**Exercise details:**
Convert the records into a Markdown table with the columns Row and Line. Start with the line containing "Examining the image" and continue through the end of the records, leaving out blank lines and nothing else.

**Provided information:**
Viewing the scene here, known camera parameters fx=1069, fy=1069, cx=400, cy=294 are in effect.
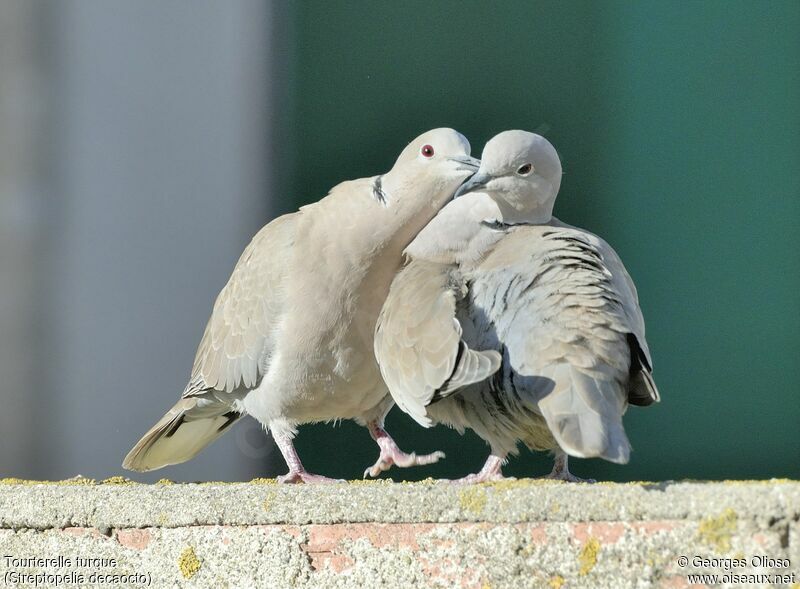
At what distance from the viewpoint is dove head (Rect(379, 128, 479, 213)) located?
9.45ft

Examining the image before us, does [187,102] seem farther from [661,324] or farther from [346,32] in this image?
[661,324]

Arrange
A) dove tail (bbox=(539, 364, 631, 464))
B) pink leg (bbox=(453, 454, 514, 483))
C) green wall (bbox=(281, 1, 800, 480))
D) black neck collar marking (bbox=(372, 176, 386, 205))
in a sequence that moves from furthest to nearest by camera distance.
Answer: green wall (bbox=(281, 1, 800, 480)) → black neck collar marking (bbox=(372, 176, 386, 205)) → pink leg (bbox=(453, 454, 514, 483)) → dove tail (bbox=(539, 364, 631, 464))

**Answer to the task:**
| Row | Line |
|---|---|
| 1 | Examining the image before us, does [187,102] seem farther from [661,324] or farther from [346,32] in this image? |
| 2 | [661,324] |
| 3 | Arrange |
| 4 | A) dove tail (bbox=(539, 364, 631, 464)) |
| 5 | B) pink leg (bbox=(453, 454, 514, 483)) |
| 6 | C) green wall (bbox=(281, 1, 800, 480)) |
| 7 | D) black neck collar marking (bbox=(372, 176, 386, 205)) |
| 8 | in a sequence that moves from furthest to nearest by camera distance. |
| 9 | Answer: green wall (bbox=(281, 1, 800, 480)) → black neck collar marking (bbox=(372, 176, 386, 205)) → pink leg (bbox=(453, 454, 514, 483)) → dove tail (bbox=(539, 364, 631, 464)) |